Monday, August 29, 2011

Culinary Arts

   Variety is the spice of Life. And after a week of fast food and leftovers, I was thrilled this weekend to have the time and reason to COOK. It helps to have friends to cook for. Good company I think is the best ingredient in any meal. Between discordant work schedules, and picky appetites, I rarely bother to pull out the pots and pans when it's just me and my husband who are eating. On a general basis, I don't cook. I eat. Somehow. You would think one would preclude the other, but no, not in our modern world of Chick-filla and microwaves. Food is instant. Food is fuel. If you're lucky it doesn't taste like crap, but it's something that we just don't have time to really think about these days.

   But oh, for the times that I may feast! To actually plan a meal! A real meal, with multiple food groups in it! Even perhaps more than one course! I feel I use different words, and entirely different parts of my brain when I cook. The whole experience is multi sensory. Let's start by looking:

   I love cook books. Specifically the big hardback ones with glossy pages full of beautiful photographs of glistening deserts and roasts and breads. I may be a bit of a snob this way. I grew up using my mothers cook books that were simple paper with a little country style border and just words and directions. Even though glossy or not, it all ends up sticky and covered in flour, but these plain ol' boring ones don't let you know what you're getting! How can I anticipate the deliciousness of pie if I don't know what it's supposed to look like when it's done? Moreover, what will I judge my own skills against? When your dish comes out brown and mushy instead of gold and crispy you know you did something wrong and you have a clear picture of what "gold and crispy" is. Pictures put you on the right path, by helping you decide what you want to cook, what you want to experience in the first place.

  The next step to a fulfilling cooking experience: Proper preparation. This is my biggest short coming, and always has been, but you really do make your life easier by reading the directions first. You know what ingredients and what tools you need. You also know how much time you need. This takes HOW LONG to cook?! Do I need to prepare the marinade in advance? You know to check your own cupboards to see what you need vs. what you have. You also can decide what may be substituted for something else. Must I go out and buy a Lemon zester? Or can I slice the peel very thinly? Can I use pears instead of figs? Can I use half and half instead of cream? Will soy milk be ok? Then you get to make your shopping list. To the local grocery store!
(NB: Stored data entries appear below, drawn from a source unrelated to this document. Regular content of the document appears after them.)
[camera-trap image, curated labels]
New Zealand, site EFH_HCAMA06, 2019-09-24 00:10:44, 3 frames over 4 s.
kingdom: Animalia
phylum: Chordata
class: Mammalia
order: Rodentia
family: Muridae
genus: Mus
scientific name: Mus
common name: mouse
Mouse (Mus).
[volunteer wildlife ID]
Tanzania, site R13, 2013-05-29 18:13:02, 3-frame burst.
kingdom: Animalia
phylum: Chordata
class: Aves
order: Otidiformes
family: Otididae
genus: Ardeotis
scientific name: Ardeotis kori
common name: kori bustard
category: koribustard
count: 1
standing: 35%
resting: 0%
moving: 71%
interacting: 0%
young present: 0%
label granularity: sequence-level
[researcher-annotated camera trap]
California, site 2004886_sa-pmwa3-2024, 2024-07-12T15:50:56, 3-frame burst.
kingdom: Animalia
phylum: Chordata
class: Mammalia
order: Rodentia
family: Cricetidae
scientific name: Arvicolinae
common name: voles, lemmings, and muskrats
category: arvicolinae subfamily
   I know most people hate grocery shopping, but I actually don't mind. Planning sometimes involves making a trip. Plus I think it's kinda cool to know where food comes from, what it looks like before it's real food. Also you always get better results when you use fresh ingredients. It turns cooking into a quest. Which for a special occasion, or a special person, makes the whole process, well, even more special. Nothing like having a reason to visit a spice store, or actually drive down to that shack by the creek for fresh caught sea food. Yay buying local!

   Now we get to see our food take shape! You get to use all sorts of words and motions that you really don't use doing anything else: chopping, mincing, dicing, paring, sifting,....tasting! Make a mess! In the name of culinary science! We are creating, but within the directed confines of the recipe, to which I will defer to some other chefs experience and wisdom. Things begin to boil, bake, waft, simmer, bubble. Smells fill your whole house and you know you are on the right track. Or it smells dreadful and you know you did something wrong. You are constantly being corrected and validated by your environment! Which is pretty cool!

  Ding! The timer! The moment of Truth! Did my creation match the picture? A little different? Still delicious? Yes! Success! Now for the final sense: Taste! The best part. You may now fill your stomach with something your brain and your hands worked to create, and if your lucky, it may fill the bellies of your friends and family as well. My family and I may disagree on several things about our respective life choices, but we can all agree spaghetti is delicious no matter which of us makes it. By eating something you prepare, you can be transported. By the fragrant spice of Indian tandoori chicken, by the savory comfort of french onion soup, the tender warmth of fresh challah, the nutty deliciousness of pad thai, or the heavenly guilty pleasure of fresh brownies! We bask in our senses, we are pleased with our fullness, and we bask in the memories attached to each taste and smell. A totally satisfactory creative experience.